Entries from a data source
▼▼▼
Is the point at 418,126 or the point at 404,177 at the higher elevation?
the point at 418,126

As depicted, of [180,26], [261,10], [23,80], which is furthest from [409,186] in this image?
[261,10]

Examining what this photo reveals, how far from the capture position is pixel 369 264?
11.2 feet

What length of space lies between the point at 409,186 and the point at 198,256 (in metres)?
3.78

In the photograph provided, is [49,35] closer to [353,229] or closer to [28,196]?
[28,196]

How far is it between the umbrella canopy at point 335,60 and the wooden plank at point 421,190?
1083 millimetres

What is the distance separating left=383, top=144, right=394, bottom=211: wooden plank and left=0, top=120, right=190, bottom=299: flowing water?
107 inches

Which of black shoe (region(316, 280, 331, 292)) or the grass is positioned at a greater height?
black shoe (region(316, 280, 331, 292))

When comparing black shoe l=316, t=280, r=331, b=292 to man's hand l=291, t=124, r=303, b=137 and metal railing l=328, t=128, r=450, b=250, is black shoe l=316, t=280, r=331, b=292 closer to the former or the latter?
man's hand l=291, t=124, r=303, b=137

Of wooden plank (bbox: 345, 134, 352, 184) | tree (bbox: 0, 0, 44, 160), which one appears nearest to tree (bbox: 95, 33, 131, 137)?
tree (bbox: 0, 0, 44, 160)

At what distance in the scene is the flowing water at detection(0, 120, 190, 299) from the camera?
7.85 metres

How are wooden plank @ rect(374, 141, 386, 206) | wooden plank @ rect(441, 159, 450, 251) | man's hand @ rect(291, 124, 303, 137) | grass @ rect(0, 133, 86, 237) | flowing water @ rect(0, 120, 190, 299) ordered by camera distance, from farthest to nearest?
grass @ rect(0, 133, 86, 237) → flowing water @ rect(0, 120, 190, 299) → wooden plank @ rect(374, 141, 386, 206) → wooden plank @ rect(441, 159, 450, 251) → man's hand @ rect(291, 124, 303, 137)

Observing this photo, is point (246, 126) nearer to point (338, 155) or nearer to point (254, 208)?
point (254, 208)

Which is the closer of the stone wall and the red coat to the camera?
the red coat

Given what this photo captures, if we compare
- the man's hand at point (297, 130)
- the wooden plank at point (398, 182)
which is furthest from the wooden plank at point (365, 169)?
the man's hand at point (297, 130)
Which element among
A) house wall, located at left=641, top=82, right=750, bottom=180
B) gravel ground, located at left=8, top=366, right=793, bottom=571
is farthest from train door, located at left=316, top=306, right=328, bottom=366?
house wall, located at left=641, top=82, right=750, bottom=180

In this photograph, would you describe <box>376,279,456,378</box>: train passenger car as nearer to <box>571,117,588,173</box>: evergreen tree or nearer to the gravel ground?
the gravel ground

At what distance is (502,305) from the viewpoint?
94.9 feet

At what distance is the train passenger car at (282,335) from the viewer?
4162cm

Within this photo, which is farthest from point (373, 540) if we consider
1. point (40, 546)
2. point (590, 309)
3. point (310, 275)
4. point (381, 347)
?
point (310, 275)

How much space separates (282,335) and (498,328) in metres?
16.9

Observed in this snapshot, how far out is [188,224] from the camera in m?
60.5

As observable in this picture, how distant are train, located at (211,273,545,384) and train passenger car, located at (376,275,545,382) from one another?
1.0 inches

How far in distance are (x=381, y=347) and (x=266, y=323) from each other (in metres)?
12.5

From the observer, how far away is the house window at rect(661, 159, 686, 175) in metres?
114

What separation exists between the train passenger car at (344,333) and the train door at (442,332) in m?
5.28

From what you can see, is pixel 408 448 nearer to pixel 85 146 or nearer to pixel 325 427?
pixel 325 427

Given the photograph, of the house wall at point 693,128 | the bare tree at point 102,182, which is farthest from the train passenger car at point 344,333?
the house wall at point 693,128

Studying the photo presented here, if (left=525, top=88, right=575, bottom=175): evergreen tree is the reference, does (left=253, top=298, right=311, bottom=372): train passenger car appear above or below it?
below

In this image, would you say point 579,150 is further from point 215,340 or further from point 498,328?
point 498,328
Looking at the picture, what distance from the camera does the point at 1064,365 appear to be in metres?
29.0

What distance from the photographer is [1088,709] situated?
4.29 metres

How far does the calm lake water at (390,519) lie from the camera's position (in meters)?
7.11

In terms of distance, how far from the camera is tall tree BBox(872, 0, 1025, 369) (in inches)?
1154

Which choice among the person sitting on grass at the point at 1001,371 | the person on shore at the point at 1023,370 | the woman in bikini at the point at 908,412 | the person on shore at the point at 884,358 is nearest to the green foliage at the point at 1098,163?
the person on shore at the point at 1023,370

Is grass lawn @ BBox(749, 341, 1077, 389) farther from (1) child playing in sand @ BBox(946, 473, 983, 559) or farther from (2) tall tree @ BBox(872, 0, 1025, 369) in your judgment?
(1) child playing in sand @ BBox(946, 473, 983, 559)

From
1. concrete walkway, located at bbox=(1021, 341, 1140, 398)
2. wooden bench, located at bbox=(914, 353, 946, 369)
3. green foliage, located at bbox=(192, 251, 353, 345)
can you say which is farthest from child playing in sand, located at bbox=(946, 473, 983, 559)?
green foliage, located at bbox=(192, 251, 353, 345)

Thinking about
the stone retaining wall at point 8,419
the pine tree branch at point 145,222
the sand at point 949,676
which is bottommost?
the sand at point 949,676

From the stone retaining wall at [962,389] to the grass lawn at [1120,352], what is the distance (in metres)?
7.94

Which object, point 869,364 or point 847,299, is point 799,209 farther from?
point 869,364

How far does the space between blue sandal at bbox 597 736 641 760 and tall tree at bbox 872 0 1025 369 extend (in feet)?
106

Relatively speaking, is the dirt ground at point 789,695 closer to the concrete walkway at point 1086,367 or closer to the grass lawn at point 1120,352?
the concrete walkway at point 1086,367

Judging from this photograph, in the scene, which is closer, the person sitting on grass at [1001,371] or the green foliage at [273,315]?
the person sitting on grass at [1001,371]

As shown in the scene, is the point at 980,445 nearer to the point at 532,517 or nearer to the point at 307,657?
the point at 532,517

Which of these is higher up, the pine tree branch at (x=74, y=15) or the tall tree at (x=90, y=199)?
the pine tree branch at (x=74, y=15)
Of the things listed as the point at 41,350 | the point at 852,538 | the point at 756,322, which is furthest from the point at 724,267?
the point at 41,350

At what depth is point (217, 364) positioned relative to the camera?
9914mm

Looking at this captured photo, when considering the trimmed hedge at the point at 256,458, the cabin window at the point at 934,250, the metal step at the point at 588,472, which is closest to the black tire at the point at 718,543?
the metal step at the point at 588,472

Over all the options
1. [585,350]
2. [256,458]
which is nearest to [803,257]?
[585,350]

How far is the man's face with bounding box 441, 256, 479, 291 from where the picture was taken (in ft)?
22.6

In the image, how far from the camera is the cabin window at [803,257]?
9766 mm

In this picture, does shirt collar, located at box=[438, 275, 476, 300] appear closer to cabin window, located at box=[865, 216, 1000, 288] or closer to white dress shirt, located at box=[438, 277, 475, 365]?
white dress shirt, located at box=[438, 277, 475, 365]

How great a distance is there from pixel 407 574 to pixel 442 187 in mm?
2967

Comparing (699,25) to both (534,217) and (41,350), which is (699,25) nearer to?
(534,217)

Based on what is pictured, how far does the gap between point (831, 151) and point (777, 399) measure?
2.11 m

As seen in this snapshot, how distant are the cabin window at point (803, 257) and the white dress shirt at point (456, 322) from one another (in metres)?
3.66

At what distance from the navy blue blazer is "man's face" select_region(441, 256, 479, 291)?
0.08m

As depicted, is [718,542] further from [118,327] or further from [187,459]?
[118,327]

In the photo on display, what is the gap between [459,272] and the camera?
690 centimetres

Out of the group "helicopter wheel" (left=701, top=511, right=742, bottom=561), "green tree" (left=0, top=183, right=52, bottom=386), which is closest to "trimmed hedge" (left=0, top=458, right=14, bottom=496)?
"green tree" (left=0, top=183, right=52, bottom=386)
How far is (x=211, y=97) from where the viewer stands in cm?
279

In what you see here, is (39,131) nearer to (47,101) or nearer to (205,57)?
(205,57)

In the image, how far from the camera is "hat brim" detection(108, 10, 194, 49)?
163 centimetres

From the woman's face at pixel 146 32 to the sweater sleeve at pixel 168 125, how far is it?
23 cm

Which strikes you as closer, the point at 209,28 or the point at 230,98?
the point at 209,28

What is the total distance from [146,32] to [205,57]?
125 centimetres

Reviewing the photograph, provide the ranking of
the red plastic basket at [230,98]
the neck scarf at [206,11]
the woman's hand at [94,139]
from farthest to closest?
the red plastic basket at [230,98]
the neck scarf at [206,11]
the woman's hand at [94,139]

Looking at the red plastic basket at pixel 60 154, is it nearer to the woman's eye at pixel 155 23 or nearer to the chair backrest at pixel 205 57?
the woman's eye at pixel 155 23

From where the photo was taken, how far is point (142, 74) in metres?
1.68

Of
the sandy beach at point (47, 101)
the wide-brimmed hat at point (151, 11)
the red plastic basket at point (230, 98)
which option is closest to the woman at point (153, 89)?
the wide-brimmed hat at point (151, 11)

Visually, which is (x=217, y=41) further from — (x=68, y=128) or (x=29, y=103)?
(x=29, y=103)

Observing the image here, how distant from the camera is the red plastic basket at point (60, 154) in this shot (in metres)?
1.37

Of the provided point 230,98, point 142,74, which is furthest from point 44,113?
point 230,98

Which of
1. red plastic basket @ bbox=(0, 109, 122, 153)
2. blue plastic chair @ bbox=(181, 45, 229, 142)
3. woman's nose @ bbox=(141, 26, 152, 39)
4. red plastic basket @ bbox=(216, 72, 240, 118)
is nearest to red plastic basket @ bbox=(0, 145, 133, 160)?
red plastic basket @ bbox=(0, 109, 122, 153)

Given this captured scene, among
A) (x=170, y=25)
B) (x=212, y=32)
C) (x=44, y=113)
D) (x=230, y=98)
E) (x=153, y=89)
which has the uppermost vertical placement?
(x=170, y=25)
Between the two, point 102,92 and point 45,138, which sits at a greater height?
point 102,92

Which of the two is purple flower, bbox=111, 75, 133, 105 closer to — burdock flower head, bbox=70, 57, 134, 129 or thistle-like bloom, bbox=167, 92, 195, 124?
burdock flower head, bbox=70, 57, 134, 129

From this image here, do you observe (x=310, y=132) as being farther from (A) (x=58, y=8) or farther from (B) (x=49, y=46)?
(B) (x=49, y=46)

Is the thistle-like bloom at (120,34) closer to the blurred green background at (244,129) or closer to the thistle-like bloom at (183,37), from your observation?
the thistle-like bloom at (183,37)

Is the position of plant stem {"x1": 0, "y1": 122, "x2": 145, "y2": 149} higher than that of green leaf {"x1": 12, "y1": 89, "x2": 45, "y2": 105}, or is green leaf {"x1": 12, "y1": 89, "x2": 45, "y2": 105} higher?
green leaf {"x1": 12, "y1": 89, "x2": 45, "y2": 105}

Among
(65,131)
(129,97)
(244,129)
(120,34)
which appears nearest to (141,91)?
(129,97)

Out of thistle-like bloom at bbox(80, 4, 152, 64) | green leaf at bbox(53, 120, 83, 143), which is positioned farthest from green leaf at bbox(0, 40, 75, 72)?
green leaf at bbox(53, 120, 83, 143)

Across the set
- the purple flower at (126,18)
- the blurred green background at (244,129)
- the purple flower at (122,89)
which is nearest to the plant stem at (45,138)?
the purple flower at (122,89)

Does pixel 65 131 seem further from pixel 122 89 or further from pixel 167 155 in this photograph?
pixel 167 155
▲▲▲
◆ **What is needed**
Copy out the part of the listing that opens with the line containing "At what distance in" and closes with the line containing "7.85 metres", with both of those lines included.

◆ **Reply**
At what distance in the scene is the flowing water at detection(0, 120, 190, 299) from the camera?
7.85 metres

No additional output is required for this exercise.